People who look chronically ill may not actually have poor health, according to a new study.

Doctors are taught that a physical examination is not complete without an assessment of whether a patient looks acutely or chronically ill. However, new research reveals that how a patient appears may not actually help diagnose their actual health.

"Doctors sometimes assume that they can tell at a glance whether a patient is in poor health, but it's important for physicians to realize that these impressions may be inaccurate," lead researcher Dr. Shail Rawal said in a news release.

"Our findings suggest that despite its traditional role in the physical examination, a physician's assessment that a patient appears to be chronically ill has limited value in the detection of poor health status," Rawal added.

The latest study involved doctors looking at photographs of patients who visited five of St. Michael's Hospital's primary care or general internal medicine clinics.
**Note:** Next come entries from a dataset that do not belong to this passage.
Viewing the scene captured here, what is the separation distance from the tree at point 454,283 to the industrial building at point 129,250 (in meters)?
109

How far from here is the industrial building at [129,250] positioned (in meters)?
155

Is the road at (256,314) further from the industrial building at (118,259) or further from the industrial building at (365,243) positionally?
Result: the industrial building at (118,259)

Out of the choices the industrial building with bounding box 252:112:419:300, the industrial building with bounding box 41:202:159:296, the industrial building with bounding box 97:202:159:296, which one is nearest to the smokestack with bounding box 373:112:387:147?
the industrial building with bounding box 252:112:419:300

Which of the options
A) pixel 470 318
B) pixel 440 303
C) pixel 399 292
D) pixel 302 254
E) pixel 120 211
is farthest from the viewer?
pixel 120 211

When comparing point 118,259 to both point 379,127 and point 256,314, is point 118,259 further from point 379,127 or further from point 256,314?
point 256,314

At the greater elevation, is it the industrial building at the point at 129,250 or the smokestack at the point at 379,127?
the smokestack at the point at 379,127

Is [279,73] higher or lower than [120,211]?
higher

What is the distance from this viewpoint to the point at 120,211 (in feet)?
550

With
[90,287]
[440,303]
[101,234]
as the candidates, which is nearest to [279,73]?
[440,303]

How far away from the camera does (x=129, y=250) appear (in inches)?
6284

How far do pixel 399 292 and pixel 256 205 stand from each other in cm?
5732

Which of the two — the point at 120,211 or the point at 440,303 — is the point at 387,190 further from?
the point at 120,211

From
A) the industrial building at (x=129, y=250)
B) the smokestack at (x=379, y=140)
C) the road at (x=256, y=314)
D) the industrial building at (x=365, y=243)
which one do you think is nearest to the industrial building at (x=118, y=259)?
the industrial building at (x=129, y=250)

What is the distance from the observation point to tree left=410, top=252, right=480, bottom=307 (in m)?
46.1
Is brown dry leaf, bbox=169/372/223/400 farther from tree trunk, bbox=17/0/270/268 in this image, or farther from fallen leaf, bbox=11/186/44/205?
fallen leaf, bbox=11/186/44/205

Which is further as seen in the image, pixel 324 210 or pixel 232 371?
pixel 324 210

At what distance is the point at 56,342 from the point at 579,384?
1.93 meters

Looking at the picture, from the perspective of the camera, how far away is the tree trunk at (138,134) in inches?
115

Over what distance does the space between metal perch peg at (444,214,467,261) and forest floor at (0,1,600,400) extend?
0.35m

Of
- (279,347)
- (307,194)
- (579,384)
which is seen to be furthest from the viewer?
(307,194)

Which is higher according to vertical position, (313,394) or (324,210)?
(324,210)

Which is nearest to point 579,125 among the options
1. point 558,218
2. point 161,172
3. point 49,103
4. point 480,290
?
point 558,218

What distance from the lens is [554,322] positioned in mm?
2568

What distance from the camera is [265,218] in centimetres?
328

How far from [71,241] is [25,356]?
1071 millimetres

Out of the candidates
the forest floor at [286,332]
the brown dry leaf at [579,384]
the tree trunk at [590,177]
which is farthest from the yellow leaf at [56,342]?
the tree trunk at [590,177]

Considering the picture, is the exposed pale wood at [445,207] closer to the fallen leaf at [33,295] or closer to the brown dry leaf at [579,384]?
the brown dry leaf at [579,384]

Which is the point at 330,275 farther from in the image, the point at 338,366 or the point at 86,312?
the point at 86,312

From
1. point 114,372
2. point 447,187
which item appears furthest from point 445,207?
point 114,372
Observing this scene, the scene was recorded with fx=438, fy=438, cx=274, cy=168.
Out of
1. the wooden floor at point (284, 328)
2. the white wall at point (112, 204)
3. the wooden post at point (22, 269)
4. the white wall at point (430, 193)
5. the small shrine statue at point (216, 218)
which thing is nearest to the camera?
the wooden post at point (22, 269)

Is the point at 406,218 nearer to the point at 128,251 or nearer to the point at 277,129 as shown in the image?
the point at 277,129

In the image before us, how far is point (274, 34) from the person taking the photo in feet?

The general internal medicine physicians and residents were asked to look at the photographs and to answer yes or no to whether patients looked chronically ill.

The findings revealed that doctors identified that a patient was chronically ill in only 45.5 percent of the time.

Furthermore, only 12 out of 126 patients were rated as "appearing chronically ill" by the majority of physicians, suggesting that there was very little consensus amongst doctors on what that description means.

Researchers noted that the latest study used patient data from a previous study that found looking older does not necessarily mean poor health. Previous studies revealed that a person needed to look at least a decade older than their actual age before it can be assumed that they have poor health.